Rather than being the bright-skinned, bushy-tailed athlete I’d dreamt of, I found the most profound consequence of not drinking was how those 8 weeks re-set my attitude towards alcohol and social situations. Before, I would enter a bar and immediately make a beeline for the cocktail menu, now I remember why I’m actually there – to see my friends. I’ll chat and catch up and the drinking bit is a secondary bonus. I’ve also mastered the art of saying no. Of pacing. This may sound like the talk of an alcoholic, but actually it’s the talk of a people pleaser. I’d feel guilty if I wasn’t drinking and a friend wanted me to, or feel bullied into staying for one more to serve the needs of a friend rather than switching to water once I knew I’d had enough. Now I realise that if someone takes a negative stance to your drinking habits, be it when you’ve made the choice to cut back, then their horror/anger/cold shoulder says more about them than it does you.
But it’s worth bearing in mind, if you’re not drinking, you have to bring something extra to the party.
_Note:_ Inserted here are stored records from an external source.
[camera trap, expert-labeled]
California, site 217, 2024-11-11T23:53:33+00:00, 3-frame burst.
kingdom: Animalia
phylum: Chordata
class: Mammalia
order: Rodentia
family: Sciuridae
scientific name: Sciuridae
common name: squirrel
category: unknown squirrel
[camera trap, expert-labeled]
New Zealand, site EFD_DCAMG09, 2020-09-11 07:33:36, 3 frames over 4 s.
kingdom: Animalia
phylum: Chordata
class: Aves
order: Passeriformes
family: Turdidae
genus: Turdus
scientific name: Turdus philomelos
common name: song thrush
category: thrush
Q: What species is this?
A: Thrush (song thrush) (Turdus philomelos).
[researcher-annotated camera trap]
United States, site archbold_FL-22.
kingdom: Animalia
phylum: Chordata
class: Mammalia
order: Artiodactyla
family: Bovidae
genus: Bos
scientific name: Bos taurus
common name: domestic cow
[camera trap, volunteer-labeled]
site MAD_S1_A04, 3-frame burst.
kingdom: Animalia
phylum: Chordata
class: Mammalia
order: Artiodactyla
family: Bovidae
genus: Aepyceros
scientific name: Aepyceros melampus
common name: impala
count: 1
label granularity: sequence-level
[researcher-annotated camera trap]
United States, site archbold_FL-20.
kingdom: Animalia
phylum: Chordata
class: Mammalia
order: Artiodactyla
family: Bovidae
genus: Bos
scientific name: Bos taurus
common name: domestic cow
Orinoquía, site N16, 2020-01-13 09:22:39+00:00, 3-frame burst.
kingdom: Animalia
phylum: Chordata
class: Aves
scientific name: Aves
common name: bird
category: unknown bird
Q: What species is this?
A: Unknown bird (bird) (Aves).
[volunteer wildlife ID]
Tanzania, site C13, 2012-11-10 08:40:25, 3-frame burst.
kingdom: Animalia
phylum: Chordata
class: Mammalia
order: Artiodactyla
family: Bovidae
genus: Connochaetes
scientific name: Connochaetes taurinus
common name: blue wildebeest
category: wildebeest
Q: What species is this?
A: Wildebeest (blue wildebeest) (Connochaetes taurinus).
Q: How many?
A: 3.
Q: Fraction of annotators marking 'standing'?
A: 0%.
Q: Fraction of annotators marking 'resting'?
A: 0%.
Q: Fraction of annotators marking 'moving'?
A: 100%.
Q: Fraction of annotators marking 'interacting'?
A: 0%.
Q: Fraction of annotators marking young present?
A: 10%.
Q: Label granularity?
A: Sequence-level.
People are wary of the non-drinker: the one who will remember if you snog the DJ or throw-up in a cab. If you’re not drinking, you’d better have some good chat and some wild dance moves just to make clear that even though you’re not getting inebriated you are certainly not uptight and you are definitely not boring.
So in conclusion. Personally I just can’t see the logic in bingeing through December only to purge in early 2011. I don’t think any sort of extreme dieting is healthy for mind, body or soul. And I’m of the opinion that if you want to make positive changes they need to be long-term, not short quick fixes and certainly shouldn’t be motivated by the guilt of over-indulging. However, taking time out to re-address ones eating and drinking habits can be totally worthwhile and sometimes we need to make a marked change in our current habits for this to be possible.
While detoxing, you should be taking stock of how the avoidance of food and drink types affects you emotionally and physically and intend to continue patterns that have had a positive effect on behavioral patterns long past January 31. A healthy and considered 2011? I think we can all drink to that.